- The data -
::::

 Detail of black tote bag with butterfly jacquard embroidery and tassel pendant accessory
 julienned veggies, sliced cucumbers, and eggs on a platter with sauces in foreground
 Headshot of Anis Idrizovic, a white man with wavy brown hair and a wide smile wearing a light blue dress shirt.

::::

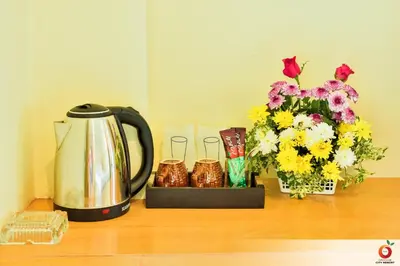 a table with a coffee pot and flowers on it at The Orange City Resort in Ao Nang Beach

::::

- What the exercise asks -
Your task is to retype the entries verbatim, starting with the line that holds "Detail of black" and stopping after the line that holds "Headshot of Anis".

- Answer -
 Detail of black tote bag with butterfly jacquard embroidery and tassel pendant accessory
 julienned veggies, sliced cucumbers, and eggs on a platter with sauces in foreground
 Headshot of Anis Idrizovic, a white man with wavy brown hair and a wide smile wearing a light blue dress shirt.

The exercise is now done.